Because traffic data provide quantitative measurements of the intensity and quantity of communication between the entities (predominantly users and servers) which share access to a network, we should be able to estimate social network behaviour from traffic samples (trace files). The key difference between social network behaviour, as an interpretation of traffic, vs traditional traffic theory, is that it emphasizes end-to-end patterns, rather than traffic behaviour over time. For example, in traditional traffic theory, it is conventional to view a flow as equivalent, or a generalization, of a TCP flow. Thus, it has a start and an end. But in the analyses undertaken here, the start and end are not considered important. All the traffic between a certain originating IP address and a different destination IP address are viewed as a flow.

Social network behaviour is about who is talking to who, how much they are saying, and the patterns within these conversations. There are many potential patterns, so we need to focus on certain key patterns initially, for example, whether there exist groups of correlated sources, or of destinations, or of O-D flows. For reasons of privacy, the true identity of the users represented in a traffic trace is not normally available. In any case, the term social network behaviour is not used to refer to the identification of specific connections or relationships between users. In this paper social network behaviour is defined to mean statistical characteristics which result from the variation in connection and quantity of communication between the members of a community. An example of social networking behaviour which might be expected, and which is discovered in the traffic traces in this study, is the heavy-tailed character of the distribution of the total traffic between each origin-destination pair (O-D pair); that is to say: a small number of O-D pairs carry a large quantity of traffic, and a large number of O-D pairs carry relatively little traffic. This heavy-tailed behaviour is not just observed to occur, but its specific ?shape? can, and has been, estimated.
##############################
Using the text on social network behaviour in traffic data, answer the following:
(a) In traditional traffic theory, what is a flow conventionally viewed as equivalent to?
(b) In the analyses this text describes, what traffic is treated as a single flow?
(c) Which distribution does the study find to be heavy-tailed?

== Information given ==
##############################
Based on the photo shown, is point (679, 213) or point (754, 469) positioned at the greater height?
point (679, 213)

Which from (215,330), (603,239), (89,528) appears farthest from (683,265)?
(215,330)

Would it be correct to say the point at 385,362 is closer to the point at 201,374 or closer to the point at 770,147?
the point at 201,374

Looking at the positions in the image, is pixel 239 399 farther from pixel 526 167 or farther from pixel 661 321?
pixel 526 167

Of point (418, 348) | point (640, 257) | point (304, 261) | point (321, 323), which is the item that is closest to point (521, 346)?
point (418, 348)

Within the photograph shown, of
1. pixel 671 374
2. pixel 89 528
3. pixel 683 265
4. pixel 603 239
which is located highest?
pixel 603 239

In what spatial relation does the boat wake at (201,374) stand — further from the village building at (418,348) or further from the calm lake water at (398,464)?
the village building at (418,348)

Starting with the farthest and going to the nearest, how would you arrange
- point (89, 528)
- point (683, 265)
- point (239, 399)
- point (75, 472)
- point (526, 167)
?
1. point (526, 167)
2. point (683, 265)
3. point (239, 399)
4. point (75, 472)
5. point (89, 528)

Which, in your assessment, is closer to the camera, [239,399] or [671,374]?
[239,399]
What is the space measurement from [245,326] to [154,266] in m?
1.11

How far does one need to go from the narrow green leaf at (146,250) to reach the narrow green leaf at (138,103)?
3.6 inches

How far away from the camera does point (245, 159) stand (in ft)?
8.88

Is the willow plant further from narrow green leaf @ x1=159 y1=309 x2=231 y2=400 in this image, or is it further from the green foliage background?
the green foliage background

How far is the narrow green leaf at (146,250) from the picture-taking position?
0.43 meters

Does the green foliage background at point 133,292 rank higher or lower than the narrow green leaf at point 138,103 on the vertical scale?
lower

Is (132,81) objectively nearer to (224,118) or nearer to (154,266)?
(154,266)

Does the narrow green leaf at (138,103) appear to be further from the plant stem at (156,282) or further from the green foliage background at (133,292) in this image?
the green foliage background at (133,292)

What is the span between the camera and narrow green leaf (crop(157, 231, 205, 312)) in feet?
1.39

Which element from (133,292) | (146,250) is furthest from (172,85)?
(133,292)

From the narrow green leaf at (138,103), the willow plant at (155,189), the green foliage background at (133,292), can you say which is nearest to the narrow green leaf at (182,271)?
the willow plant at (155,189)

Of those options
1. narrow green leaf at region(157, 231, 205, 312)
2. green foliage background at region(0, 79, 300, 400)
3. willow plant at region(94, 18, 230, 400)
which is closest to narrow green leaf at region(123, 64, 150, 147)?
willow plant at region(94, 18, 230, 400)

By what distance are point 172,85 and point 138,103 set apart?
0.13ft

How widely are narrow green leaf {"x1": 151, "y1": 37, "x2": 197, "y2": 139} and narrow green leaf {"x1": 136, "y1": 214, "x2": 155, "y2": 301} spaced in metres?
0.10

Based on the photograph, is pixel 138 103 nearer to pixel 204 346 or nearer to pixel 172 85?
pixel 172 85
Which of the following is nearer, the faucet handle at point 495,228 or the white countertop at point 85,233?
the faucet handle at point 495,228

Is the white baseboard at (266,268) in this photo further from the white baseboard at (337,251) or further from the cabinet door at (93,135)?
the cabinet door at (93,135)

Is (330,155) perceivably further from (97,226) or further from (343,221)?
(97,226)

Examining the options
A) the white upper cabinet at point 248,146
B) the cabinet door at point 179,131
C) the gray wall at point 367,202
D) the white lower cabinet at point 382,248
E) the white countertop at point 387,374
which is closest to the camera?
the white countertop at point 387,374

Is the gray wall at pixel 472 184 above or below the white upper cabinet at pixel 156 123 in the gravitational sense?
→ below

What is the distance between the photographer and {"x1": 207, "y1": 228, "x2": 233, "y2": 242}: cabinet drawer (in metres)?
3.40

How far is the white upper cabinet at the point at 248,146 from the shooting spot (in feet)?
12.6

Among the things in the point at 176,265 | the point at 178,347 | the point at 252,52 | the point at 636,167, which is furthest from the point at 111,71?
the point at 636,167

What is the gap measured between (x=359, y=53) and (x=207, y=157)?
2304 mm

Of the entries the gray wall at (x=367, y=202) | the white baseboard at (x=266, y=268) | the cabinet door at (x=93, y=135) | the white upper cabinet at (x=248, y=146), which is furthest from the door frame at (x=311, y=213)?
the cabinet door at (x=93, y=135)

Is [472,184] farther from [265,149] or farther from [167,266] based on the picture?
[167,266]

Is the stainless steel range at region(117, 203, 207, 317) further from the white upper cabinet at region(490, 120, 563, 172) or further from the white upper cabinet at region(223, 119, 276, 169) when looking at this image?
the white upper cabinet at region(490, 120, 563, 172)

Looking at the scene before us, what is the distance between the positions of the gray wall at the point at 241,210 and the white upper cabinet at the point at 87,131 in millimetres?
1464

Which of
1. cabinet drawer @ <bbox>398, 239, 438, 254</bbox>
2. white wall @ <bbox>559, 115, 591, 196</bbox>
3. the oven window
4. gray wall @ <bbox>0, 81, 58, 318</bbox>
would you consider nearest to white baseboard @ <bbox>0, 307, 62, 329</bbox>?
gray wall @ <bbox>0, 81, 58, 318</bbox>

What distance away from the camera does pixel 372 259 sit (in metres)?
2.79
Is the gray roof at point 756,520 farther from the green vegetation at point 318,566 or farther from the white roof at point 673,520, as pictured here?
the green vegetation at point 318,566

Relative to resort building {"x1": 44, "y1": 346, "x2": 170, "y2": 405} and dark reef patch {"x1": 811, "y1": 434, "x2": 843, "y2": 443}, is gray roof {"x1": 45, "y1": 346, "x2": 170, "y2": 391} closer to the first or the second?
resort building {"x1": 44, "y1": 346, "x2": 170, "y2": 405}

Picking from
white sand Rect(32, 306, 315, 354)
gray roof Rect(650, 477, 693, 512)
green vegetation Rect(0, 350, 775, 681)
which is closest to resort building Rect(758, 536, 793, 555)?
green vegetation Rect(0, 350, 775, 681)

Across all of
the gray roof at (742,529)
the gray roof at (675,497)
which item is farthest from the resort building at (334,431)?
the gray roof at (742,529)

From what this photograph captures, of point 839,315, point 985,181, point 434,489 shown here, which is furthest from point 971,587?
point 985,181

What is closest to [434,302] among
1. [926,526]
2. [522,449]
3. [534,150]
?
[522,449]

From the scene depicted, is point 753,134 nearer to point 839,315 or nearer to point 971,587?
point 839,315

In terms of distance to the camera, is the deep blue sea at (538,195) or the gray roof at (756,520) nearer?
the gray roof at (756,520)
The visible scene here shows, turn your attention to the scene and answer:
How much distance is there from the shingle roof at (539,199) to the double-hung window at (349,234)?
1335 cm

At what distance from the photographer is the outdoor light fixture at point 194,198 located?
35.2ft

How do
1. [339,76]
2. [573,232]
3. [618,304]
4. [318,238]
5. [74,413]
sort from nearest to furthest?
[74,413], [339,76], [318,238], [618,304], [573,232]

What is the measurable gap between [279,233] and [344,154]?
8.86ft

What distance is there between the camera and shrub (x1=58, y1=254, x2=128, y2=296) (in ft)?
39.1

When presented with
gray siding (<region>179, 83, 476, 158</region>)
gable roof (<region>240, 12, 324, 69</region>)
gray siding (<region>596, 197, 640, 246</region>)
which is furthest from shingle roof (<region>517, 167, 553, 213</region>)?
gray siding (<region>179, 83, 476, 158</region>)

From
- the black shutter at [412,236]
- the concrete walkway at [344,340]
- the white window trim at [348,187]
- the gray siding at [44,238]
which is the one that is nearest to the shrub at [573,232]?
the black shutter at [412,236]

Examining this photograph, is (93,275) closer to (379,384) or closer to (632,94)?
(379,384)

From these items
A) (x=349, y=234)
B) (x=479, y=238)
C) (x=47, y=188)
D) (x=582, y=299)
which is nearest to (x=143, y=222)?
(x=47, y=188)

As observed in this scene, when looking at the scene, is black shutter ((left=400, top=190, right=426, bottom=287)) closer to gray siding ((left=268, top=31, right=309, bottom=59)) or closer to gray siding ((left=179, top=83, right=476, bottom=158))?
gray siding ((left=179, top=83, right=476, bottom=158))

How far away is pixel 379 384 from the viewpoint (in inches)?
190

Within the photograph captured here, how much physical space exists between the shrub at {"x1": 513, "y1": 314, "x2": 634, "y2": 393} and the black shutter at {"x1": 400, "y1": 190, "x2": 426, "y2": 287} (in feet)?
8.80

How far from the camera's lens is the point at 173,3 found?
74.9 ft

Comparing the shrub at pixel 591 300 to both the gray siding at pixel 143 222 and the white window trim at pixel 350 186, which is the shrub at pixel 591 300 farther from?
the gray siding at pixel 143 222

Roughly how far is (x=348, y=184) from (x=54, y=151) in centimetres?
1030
##############################
== Full response ==
(a) A flow is viewed as equivalent to, or a generalization of, a TCP flow.
(b) All the traffic between a certain originating IP address and a different destination IP address is treated as a single flow.
(c) The distribution of the total traffic between each origin-destination (O-D) pair is heavy-tailed.